Monday, July 8, 2013

Privacy, Security, and Olmstead

I've been reading articles on privacy for a while and I stumbled upon these wise words:
But [since the writing of the US Constitution] "time works changes, brings into existence new conditions and purposes." Subtler and more far-reaching means of invading privacy have become available to the Government. Discovery and invention have made it possible for the Government, by means far more effective than stretching upon the rack, to obtain disclosure in court of what is whispered in the closet.
Moreover, "in the application of a constitution, our contemplation cannot be only of what has, been but of what may be." The progress of science in furnishing the Government with means of espionage is not likely to stop with wiretapping. Ways may someday be developed by which the Government, without removing papers from secret drawers, can reproduce them in court, and by which it will be enabled to expose to a jury the most intimate occurrences of the home.
Justice Brandeis
Now, that seems to be very contemporary given the recent Snowden disclosures about the US NSA.  But it was really written 85 years ago by Justice Brandeis of the US Supreme Court in, Olmstead v. United States, 277 U.S. 438, 473 (1928).

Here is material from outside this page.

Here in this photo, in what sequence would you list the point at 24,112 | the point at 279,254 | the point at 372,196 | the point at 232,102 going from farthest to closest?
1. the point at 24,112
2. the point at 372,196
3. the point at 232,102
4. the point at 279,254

Yes, I'm a firm believer in these two seemingly contradictory thoughts:

  1. People have a right to expect a certain level of anonymity or privacy; to go about their lives without unreasonable intrusion.   
  2. The government has a responsibility to keep it's citizens safe in much the same way as parents have a duty to keep their children safe. 
I guess it boils down to where is the line...that there are times that for the protection of the citizens and enforcement of the laws, the government, needs to be able to invade that privacy.  I'm not always sure how to balance it, but even Justice Brandeis was concerned.  And he couldn't have ever imagined anything like the power of the internet.